Fig. 3 |. Distribution of PRS_BrS in specific patient sub-groups.

a, Histograms displaying PRS_BrS distribution in BrS cases carrying a rare pathogenic or likely-pathogenic variant in SCN5A (SCN5A⁺; blue) compared to BrS cases without such variants (SCN5A⁻; red). b, Histograms displaying PRS_BrS distribution in BrS cases presenting with a spontaneous type 1 BrS ECG (blue) compared with those presenting with a type 1 BrS ECG only after sodium channel blocker challenge (drug-induced; red). PRS_BrS was calculated per individual based on the 21 BrS risk alleles and their corresponding effect sizes. Results were obtained after logistic regression, two sided p-value not corrected for multiple testing. Reported P values refer to the difference in PRS_BrS units between two groups. Dashed lines showing the mean PRS_BrS for each group.

Fig. 4 |. Associations between polygenic susceptibility to Brugada syndrome and common cardiovascular diseases and traits.

a, Results of the phenome-wide association analysis (PheWAS) for the Brugada syndrome (BrS) polygenic risk score (PRS_BrS) among individuals of European ancestry from the UK Biobank. Phenotypes significantly associated with PRS_BrS and phenotypes relevant to the heart are shown on the x-axis (five electrocardiographic traits are depicted on the right of the plot); the P values from multiple regression are depicted on the y-axis. Red circles indicate that polygenic predisposition to BrS is associated with a positive beta (e.g. increased risk of the condition or higher value for continuous traits), whereas blue circles indicate that polygenic predisposition to BrS is associated with a negative beta (e.g. decreased risk of the condition or lower value). We set the significance threshold to P < 0.0007 after Bonferroni correction (P < 0.05/70), shown as dotted colored lines.
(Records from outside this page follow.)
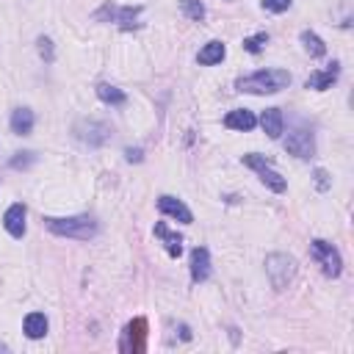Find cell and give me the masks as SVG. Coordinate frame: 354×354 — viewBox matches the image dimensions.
<instances>
[{
  "label": "cell",
  "mask_w": 354,
  "mask_h": 354,
  "mask_svg": "<svg viewBox=\"0 0 354 354\" xmlns=\"http://www.w3.org/2000/svg\"><path fill=\"white\" fill-rule=\"evenodd\" d=\"M22 326H25V335L30 340H39V337L47 335V318H44V313H28Z\"/></svg>",
  "instance_id": "cell-19"
},
{
  "label": "cell",
  "mask_w": 354,
  "mask_h": 354,
  "mask_svg": "<svg viewBox=\"0 0 354 354\" xmlns=\"http://www.w3.org/2000/svg\"><path fill=\"white\" fill-rule=\"evenodd\" d=\"M3 227L11 238H22L25 235V205L22 202H14L6 213H3Z\"/></svg>",
  "instance_id": "cell-11"
},
{
  "label": "cell",
  "mask_w": 354,
  "mask_h": 354,
  "mask_svg": "<svg viewBox=\"0 0 354 354\" xmlns=\"http://www.w3.org/2000/svg\"><path fill=\"white\" fill-rule=\"evenodd\" d=\"M44 227L53 232V235H61V238H75V241H88L97 235V221L91 216H66V218H44Z\"/></svg>",
  "instance_id": "cell-2"
},
{
  "label": "cell",
  "mask_w": 354,
  "mask_h": 354,
  "mask_svg": "<svg viewBox=\"0 0 354 354\" xmlns=\"http://www.w3.org/2000/svg\"><path fill=\"white\" fill-rule=\"evenodd\" d=\"M97 97L108 105H124L127 102V94L116 86H111V83H97Z\"/></svg>",
  "instance_id": "cell-20"
},
{
  "label": "cell",
  "mask_w": 354,
  "mask_h": 354,
  "mask_svg": "<svg viewBox=\"0 0 354 354\" xmlns=\"http://www.w3.org/2000/svg\"><path fill=\"white\" fill-rule=\"evenodd\" d=\"M141 14V6H116V3H105L97 14H94V19H111V22H116L122 30H133V28H138V22H136V17Z\"/></svg>",
  "instance_id": "cell-4"
},
{
  "label": "cell",
  "mask_w": 354,
  "mask_h": 354,
  "mask_svg": "<svg viewBox=\"0 0 354 354\" xmlns=\"http://www.w3.org/2000/svg\"><path fill=\"white\" fill-rule=\"evenodd\" d=\"M310 252H313V257L318 260V266H321V271H324L326 277H340L343 260H340V252H337L332 243L315 238V241L310 243Z\"/></svg>",
  "instance_id": "cell-6"
},
{
  "label": "cell",
  "mask_w": 354,
  "mask_h": 354,
  "mask_svg": "<svg viewBox=\"0 0 354 354\" xmlns=\"http://www.w3.org/2000/svg\"><path fill=\"white\" fill-rule=\"evenodd\" d=\"M315 183H318L321 191H326V188H329V174H326L324 169H318V171H315Z\"/></svg>",
  "instance_id": "cell-28"
},
{
  "label": "cell",
  "mask_w": 354,
  "mask_h": 354,
  "mask_svg": "<svg viewBox=\"0 0 354 354\" xmlns=\"http://www.w3.org/2000/svg\"><path fill=\"white\" fill-rule=\"evenodd\" d=\"M243 163L249 166V169H254L257 174H260V180L271 188V191H277V194H282L285 188H288V183H285V177L279 174V171H274L271 169V160L266 158V155H257V152H249V155H243Z\"/></svg>",
  "instance_id": "cell-5"
},
{
  "label": "cell",
  "mask_w": 354,
  "mask_h": 354,
  "mask_svg": "<svg viewBox=\"0 0 354 354\" xmlns=\"http://www.w3.org/2000/svg\"><path fill=\"white\" fill-rule=\"evenodd\" d=\"M158 210H160L163 216H171V218H177V221H183V224H191V221H194V213L183 205V199L169 196V194H163V196L158 199Z\"/></svg>",
  "instance_id": "cell-10"
},
{
  "label": "cell",
  "mask_w": 354,
  "mask_h": 354,
  "mask_svg": "<svg viewBox=\"0 0 354 354\" xmlns=\"http://www.w3.org/2000/svg\"><path fill=\"white\" fill-rule=\"evenodd\" d=\"M30 160H36L33 152H17V158H11V169H22V166H28Z\"/></svg>",
  "instance_id": "cell-25"
},
{
  "label": "cell",
  "mask_w": 354,
  "mask_h": 354,
  "mask_svg": "<svg viewBox=\"0 0 354 354\" xmlns=\"http://www.w3.org/2000/svg\"><path fill=\"white\" fill-rule=\"evenodd\" d=\"M227 55V50H224V44L221 41H207L202 50H199V55H196V61L202 64V66H213V64H221V58Z\"/></svg>",
  "instance_id": "cell-18"
},
{
  "label": "cell",
  "mask_w": 354,
  "mask_h": 354,
  "mask_svg": "<svg viewBox=\"0 0 354 354\" xmlns=\"http://www.w3.org/2000/svg\"><path fill=\"white\" fill-rule=\"evenodd\" d=\"M124 158H127L130 163H138V160L144 158V152H141V147H136V149L130 147V149H124Z\"/></svg>",
  "instance_id": "cell-27"
},
{
  "label": "cell",
  "mask_w": 354,
  "mask_h": 354,
  "mask_svg": "<svg viewBox=\"0 0 354 354\" xmlns=\"http://www.w3.org/2000/svg\"><path fill=\"white\" fill-rule=\"evenodd\" d=\"M144 340H147V321L144 318H136L124 326V335H122V351L127 354H141L144 351Z\"/></svg>",
  "instance_id": "cell-8"
},
{
  "label": "cell",
  "mask_w": 354,
  "mask_h": 354,
  "mask_svg": "<svg viewBox=\"0 0 354 354\" xmlns=\"http://www.w3.org/2000/svg\"><path fill=\"white\" fill-rule=\"evenodd\" d=\"M301 44H304V50H307L313 58H321V55L326 53L324 39H321L318 33H313V30H301Z\"/></svg>",
  "instance_id": "cell-21"
},
{
  "label": "cell",
  "mask_w": 354,
  "mask_h": 354,
  "mask_svg": "<svg viewBox=\"0 0 354 354\" xmlns=\"http://www.w3.org/2000/svg\"><path fill=\"white\" fill-rule=\"evenodd\" d=\"M180 8H183V14H185L188 19H194V22H202V19H205V6H202V0H180Z\"/></svg>",
  "instance_id": "cell-22"
},
{
  "label": "cell",
  "mask_w": 354,
  "mask_h": 354,
  "mask_svg": "<svg viewBox=\"0 0 354 354\" xmlns=\"http://www.w3.org/2000/svg\"><path fill=\"white\" fill-rule=\"evenodd\" d=\"M337 75H340V64L337 61H332L326 69H318V72H313L310 77H307V88H315V91H324V88H329L335 80H337Z\"/></svg>",
  "instance_id": "cell-13"
},
{
  "label": "cell",
  "mask_w": 354,
  "mask_h": 354,
  "mask_svg": "<svg viewBox=\"0 0 354 354\" xmlns=\"http://www.w3.org/2000/svg\"><path fill=\"white\" fill-rule=\"evenodd\" d=\"M288 86H290V75L285 69H260L235 80V88L246 94H277Z\"/></svg>",
  "instance_id": "cell-1"
},
{
  "label": "cell",
  "mask_w": 354,
  "mask_h": 354,
  "mask_svg": "<svg viewBox=\"0 0 354 354\" xmlns=\"http://www.w3.org/2000/svg\"><path fill=\"white\" fill-rule=\"evenodd\" d=\"M285 149H288L290 155L301 158V160H310V158L315 155V138H313V130H307V127H296V130H290L288 138H285Z\"/></svg>",
  "instance_id": "cell-7"
},
{
  "label": "cell",
  "mask_w": 354,
  "mask_h": 354,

The grey dotted lines indicate the nominal significance threshold (P < 0.05). The complete PheWAS results are shown in Supplementary Tables 11 and 12 for dichotomous and continuous traits, respectively. b, Heat-map of associations between BrS risk alleles and atrial fibrillation/flutter (AF), PR-interval (PR), QRS-complex duration (QRS) and QT interval duration (QT) from previously published GWAS^–. The complete PheWAS results are shown in Supplementary Tables 14–17. Each row represents an independent BrS risk allele, while each column represents a phenotype. Red indicates that the BrS risk allele (or a proxy with r² > 0.8) is associated with higher risk of AF or prolongation of the electrocardiographic interval; blue indicates that the BrS risk increasing allele is associated with lower risk of AF or shortening of the interval. The darkest red and blue colors represent conventional genome-wide significance in the published GWAS (P < 5 × 10⁻⁸).